Cette étude présente une expérience très intelligente sur les donneurs de conseil. Dans un premier temps, les deux chercheurs ont établi des profils de personnes qui ont dû tous prendre une même décision financière importante, et ce, en récoltant des données dans les résultats du sondage annuel du German Socioeconomic Panel (SOEP).
En effet, 20 750 Allemands ont répondu, dans la cadre du sondage, à la question à 100 000 euros. Cette dernière se présente comme suit : «Vous venez de gagner 100 000 euros à la loterie. Aussitôt après, vous recevez une offre de participer à une nouvelle loterie. Le principe est simple : vous avez une chance sur 2 de doubler votre mise, et 1 chance sur 2 de perdre la moitié de votre mise. Que faites-vous?». Plusieurs réponses sont possibles : «Vous misez 100 000 euros, 80 000 euros, 60 000 euros, 40 000 euros, 20 000 euros, ou vous déclinez l'offre».
À l'aide des réponses données, les deux chercheurs ont pu dresser différents profils-types de personnes, en fonction de leur niveau de tolérance au risque. Il y a ceux qui n'aiment pas prendre de risques, et d'autres qui sont des joueurs invétérés. Les uns sont, par exemple, plus souvent des femmes, et les autres, plus souvent des hommes. Etc. Leurs données étaient si fouillées qu'ils ont pu attribuer à chaque profil-type un sexe, un âge, un niveau d'éducation, un niveau de revenus, etc. Et, pour le besoin de l'expérience, ils ont attribué à chaque profil-type la vraie photo d'une personne y correspondant – quatre femmes et quatre hommes –, histoire de mettre un visage sur ces profils-types.
Dans un second temps, Mme Leuermann et M. Roth ont demandé à 167 personnes de jouer le rôle de conseiller.

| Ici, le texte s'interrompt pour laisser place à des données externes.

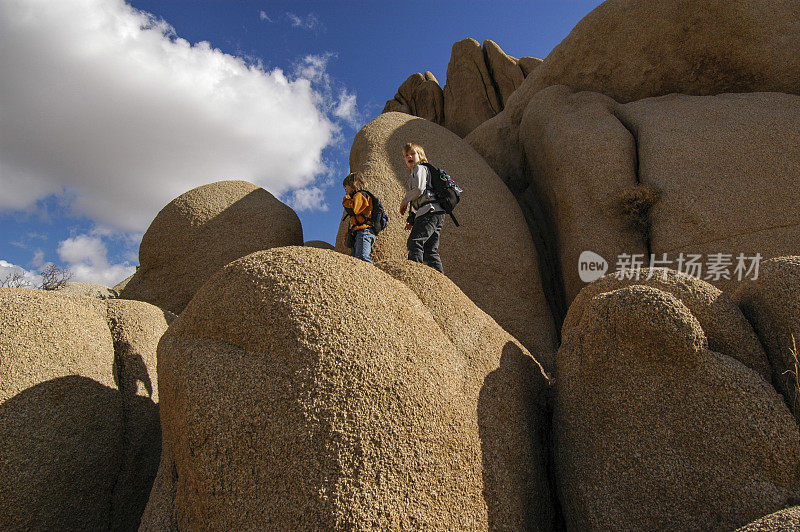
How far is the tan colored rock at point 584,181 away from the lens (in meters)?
6.55

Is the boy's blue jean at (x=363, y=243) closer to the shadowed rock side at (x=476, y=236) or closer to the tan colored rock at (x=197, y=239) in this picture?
the shadowed rock side at (x=476, y=236)

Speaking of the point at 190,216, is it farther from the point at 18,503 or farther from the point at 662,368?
the point at 662,368

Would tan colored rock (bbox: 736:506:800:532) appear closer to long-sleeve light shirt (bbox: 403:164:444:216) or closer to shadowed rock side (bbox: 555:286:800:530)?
shadowed rock side (bbox: 555:286:800:530)

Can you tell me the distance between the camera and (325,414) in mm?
2211

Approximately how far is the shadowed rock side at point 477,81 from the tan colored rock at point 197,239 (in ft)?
41.5

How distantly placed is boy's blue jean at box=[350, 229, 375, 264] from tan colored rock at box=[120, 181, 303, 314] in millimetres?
2605

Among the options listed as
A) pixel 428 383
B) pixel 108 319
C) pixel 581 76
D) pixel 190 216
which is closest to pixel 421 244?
pixel 428 383

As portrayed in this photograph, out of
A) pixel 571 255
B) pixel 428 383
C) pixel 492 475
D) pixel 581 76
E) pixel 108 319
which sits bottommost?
pixel 492 475

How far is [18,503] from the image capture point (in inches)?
109

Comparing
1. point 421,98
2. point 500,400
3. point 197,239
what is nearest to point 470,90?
point 421,98

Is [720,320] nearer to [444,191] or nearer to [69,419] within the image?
[444,191]

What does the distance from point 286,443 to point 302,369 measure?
355 millimetres

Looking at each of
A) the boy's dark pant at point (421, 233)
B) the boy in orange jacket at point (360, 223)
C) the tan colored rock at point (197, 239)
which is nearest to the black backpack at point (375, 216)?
the boy in orange jacket at point (360, 223)

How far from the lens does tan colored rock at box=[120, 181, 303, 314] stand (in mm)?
7062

Ceux-ci devaient dire ce qu'il valait mieux répondre à la question à 100 000 euros, après avoir pris connaissance du profil de la personne concernée – présentée comme réelle. Le tiers des conseillers étaient des non professionnels du conseil, en l'occurrence, des étudiants de l'Université d'Heidelberg. Un autre tiers, des conseillers professionnels expérimentés, issus de cabinets de conseil ou d'institutions bancaires. Et le dernier tiers, des jeunes conseillers professionnels, tout juste embauchés par une institution financière. L'idée était de voir si les conseils prodigués correspondaient, ou pas, aux décisions prises par les différents profils-types.
Résultats? Troublants…
> Un biais. On a tendance à imaginer que les autres ont toujours une tolérance au risque plus faible que la nôtre. À noter que cette tendance se vérifie surtout chez les conseillers non professionnels et chez les conseillers expérimentés.

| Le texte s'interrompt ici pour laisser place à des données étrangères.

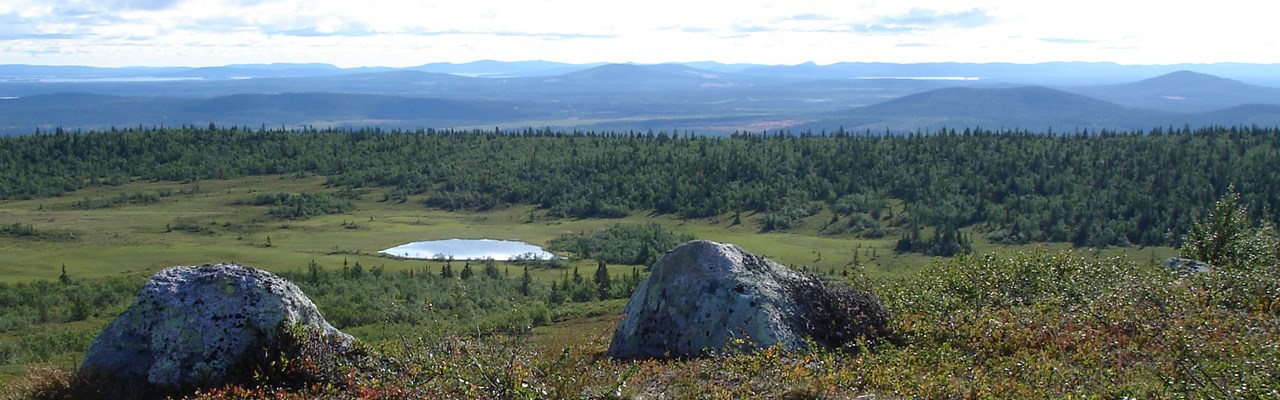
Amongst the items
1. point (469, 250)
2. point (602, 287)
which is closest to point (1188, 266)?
point (602, 287)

> Deux autres biais. Quand on donne un conseil à autrui, on attache beaucoup d'importance à deux choses : le sexe de l'autre et la tolérance au risque qu'on lui suppose. Le hic? Ces deux données ne sont pas pertinentes pour donner un bon conseil.
> L'avantage du débutant. Plus on a d'informations sur la personne qu'on conseille, plus le conseil qu'on lui donne est bon. Et plus on traite ces informations de manière "neutre" – par exemple, sans se laisser influencer par le fait que c'est un homme ou une femme, et que nous avons des a priori sur l'un comme sur l'autre par rapport à la tolérance au risque –, meilleur est le conseil donné. Ce qui explique que les meilleurs conseillers dans cette expérience étaient les jeunes conseillers professionnels, car ils savaient de quoi ils parlaient et n'étaient pas biaisés par leurs années d'expérience…

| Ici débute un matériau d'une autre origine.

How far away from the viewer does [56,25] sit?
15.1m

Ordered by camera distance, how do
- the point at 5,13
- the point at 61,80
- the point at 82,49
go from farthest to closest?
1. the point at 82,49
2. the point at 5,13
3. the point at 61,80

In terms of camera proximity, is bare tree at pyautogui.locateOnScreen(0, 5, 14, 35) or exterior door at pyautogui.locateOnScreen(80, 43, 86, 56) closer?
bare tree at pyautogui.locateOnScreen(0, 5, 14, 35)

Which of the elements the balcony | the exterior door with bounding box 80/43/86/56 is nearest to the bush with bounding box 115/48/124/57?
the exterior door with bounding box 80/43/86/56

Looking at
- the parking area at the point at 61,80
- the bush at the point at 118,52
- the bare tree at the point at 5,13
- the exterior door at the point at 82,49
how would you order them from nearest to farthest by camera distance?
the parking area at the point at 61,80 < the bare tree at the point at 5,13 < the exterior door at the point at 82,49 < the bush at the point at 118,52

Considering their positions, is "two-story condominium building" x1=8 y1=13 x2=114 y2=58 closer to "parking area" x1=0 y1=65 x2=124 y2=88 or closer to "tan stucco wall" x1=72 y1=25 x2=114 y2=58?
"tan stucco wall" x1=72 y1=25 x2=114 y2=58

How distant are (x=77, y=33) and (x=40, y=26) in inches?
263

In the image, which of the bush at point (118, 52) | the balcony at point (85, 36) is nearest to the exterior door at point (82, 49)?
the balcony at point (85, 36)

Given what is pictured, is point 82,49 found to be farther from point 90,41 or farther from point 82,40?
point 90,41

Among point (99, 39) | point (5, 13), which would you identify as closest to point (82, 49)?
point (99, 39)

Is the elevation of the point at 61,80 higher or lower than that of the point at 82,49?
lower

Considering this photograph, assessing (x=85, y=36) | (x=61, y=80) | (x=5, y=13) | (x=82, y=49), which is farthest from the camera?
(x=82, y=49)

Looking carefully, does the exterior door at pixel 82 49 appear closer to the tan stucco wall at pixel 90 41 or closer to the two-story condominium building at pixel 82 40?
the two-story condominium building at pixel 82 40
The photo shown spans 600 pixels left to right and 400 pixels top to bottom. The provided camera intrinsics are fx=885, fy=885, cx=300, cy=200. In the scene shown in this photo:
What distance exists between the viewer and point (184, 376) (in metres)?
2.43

Que retenir de tout cela? D'après moi, que l'on n'est de bon conseil que si l'on réunit deux conditions :
1. Connaissance. Il vous faut bien, voire très bien, connaître la personne qui vous demande votre avis.
2. Neutralité. Il faut aussi être capable d'un certain recul par rapport à soi, c'est-à-dire être en mesure d'écarter certaines de nos croyances qui pourraient biaiser notre réflexion. Par exemple, ceux qui croient qu'en général les femmes sont des poules mouillées par rapport aux gars feraient mieux d'y réfléchir à deux fois avant de se risquer à donner un conseil à une amie ou à une collègue, car ils ont de force chances d'être de mauvais conseil.
Qu'en pensez-vous? Êtes-vous d'accord avec cette conclusion?
En passant, le moine du 6e siècle Barsanuphe de Gaza a dit dans ses Lettres : «Un homme sans conseiller est son propre ennemi».